Re-operative coronary artery bypass grafting (CABG) is a challenging operation that is often performed in a high-risk patient group. Avoiding cardiopulmonary bypass (CPB) in these patients is hypothesised to be advantageous due to the reduced invasiveness and physiological stress of off-pump coronary artery bypass grafting (OPCAB). The aims of this study were to assess whether OPCAB may improve outcomes in patients undergoing re-operative CABG.


Twelve studies, incorporating 3471 patients, were identified by systematic literature review. These were meta-analysed using random-effects modelling. Primary endpoints were 30-day and mid-term mortality. Secondary endpoints were completeness of revascularization, mean number of grafts per patient and the effect of intra-operative conversion on mortality.


A significantly lower rate of 30-day mortality was observed with OPCAB (OR 0.51, 95% CI [0.35, 0.74]), however, no difference was demonstrated in mid-term mortality. Significantly less complete revascularization and mean number of grafts per patient were observed in the OPCAB group. Meta-regression revealed no change in 30-day mortality when the effect of conversion from one technique to the other was assessed.

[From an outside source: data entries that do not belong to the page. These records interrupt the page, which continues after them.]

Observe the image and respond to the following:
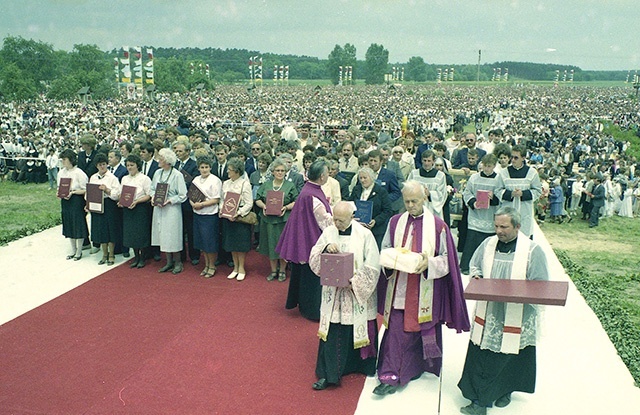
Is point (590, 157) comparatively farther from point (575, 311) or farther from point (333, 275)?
point (333, 275)

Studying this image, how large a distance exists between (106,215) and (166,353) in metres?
3.75

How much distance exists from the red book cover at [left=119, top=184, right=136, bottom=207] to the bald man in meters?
4.48

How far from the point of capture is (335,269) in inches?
206

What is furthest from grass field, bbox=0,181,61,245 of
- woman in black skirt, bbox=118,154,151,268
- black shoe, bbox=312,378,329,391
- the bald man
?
the bald man

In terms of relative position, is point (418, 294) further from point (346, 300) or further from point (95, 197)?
point (95, 197)

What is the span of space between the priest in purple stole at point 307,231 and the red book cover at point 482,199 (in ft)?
7.76

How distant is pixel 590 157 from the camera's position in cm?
2456

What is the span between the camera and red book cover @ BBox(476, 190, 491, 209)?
834 centimetres

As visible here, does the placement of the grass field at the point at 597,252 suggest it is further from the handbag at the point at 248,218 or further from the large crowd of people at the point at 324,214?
the handbag at the point at 248,218

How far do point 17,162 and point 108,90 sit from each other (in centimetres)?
5663

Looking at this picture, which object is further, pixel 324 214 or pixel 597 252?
pixel 597 252

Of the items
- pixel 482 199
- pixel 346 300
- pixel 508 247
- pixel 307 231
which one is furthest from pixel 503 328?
pixel 482 199

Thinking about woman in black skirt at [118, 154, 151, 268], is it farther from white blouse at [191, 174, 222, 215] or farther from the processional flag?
the processional flag

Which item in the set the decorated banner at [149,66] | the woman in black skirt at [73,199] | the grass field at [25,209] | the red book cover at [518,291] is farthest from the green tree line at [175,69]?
the red book cover at [518,291]
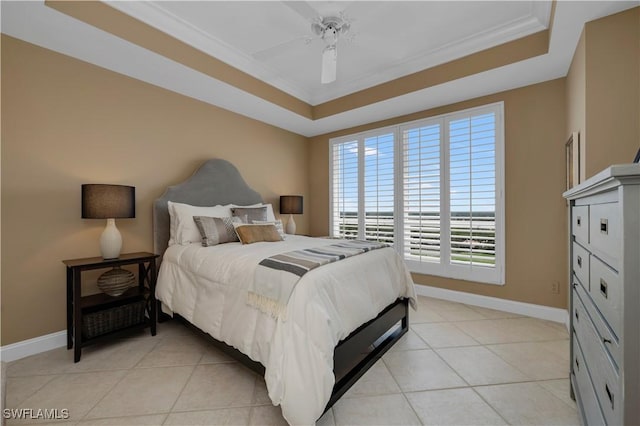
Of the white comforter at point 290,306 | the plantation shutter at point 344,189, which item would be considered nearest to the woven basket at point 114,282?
the white comforter at point 290,306

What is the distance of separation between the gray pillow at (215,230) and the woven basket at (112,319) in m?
0.78

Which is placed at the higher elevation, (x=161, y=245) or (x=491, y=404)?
(x=161, y=245)

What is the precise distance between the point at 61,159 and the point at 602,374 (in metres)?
3.64

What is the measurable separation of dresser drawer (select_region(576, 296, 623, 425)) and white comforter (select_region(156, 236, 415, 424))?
105cm

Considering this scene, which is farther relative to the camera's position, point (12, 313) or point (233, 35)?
point (233, 35)

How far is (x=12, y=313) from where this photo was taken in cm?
214

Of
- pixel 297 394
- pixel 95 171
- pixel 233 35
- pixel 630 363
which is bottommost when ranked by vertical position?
pixel 297 394

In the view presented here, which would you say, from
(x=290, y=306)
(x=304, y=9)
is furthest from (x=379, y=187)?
(x=290, y=306)

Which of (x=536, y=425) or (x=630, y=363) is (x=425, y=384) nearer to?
(x=536, y=425)

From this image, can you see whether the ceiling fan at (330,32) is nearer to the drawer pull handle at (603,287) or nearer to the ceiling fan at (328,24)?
the ceiling fan at (328,24)

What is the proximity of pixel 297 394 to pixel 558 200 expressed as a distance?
10.3 feet

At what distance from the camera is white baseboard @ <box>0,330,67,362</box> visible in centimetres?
210

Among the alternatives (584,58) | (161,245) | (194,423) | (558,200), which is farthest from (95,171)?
(558,200)

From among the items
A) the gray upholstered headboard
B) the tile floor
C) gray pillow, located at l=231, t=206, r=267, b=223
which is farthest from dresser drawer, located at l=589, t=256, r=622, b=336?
the gray upholstered headboard
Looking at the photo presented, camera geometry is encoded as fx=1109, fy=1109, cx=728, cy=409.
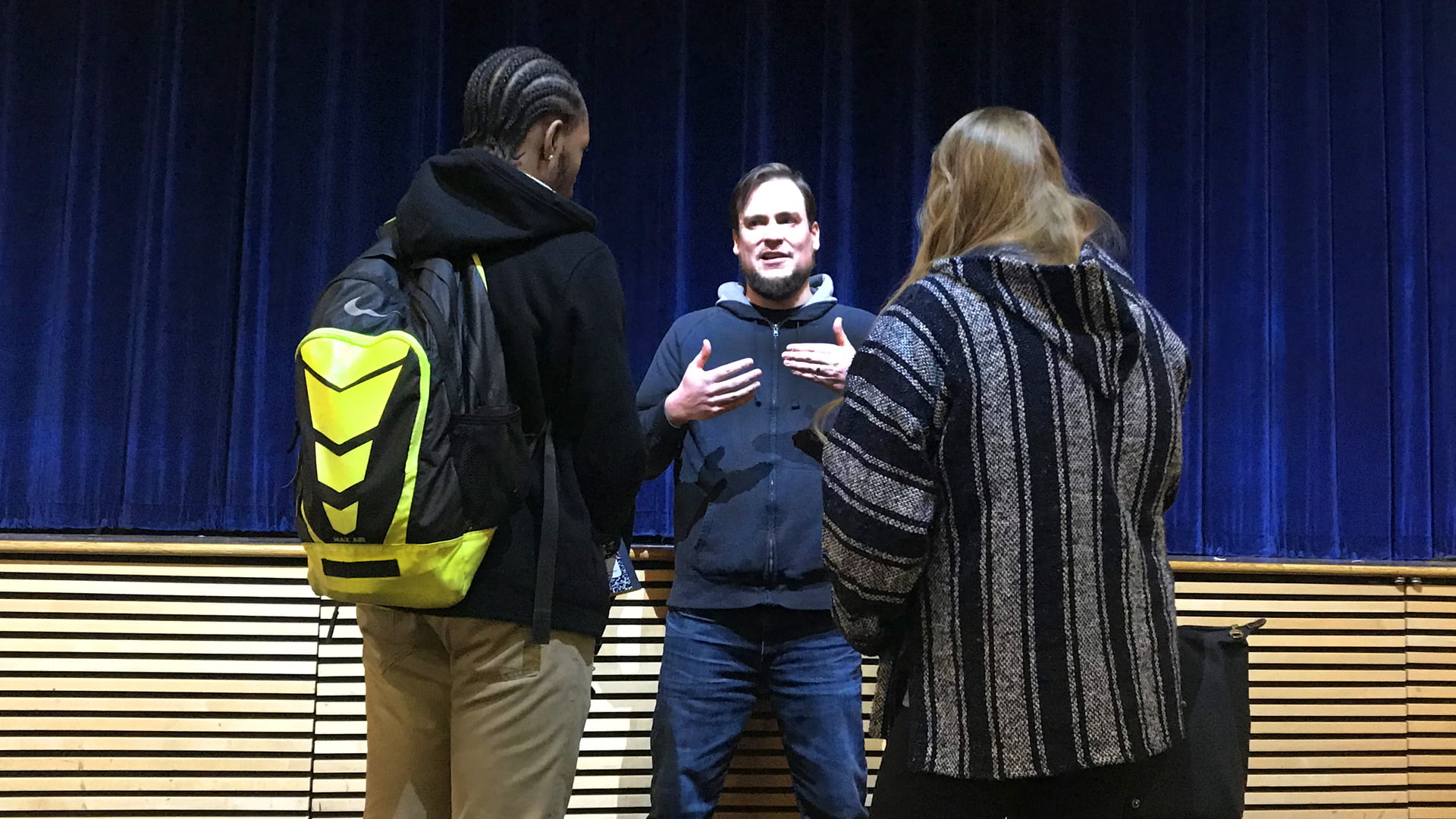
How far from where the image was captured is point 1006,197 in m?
1.51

Off-pump techniques may reduce early mortality in selected patients undergoing re-operative CABG; however, this does not persist into mid-term follow-up. OPCAB may also lead to intra-operative conversion and, although this did not affect outcomes in this study, these results are constrained by the limited data available. Furthermore, OPCAB may increase target vessel revascularization and, consequently, incomplete revascularization which, whilst not reflected in the short-term outcomes, requires longer-term follow-up in order to be fully assessed.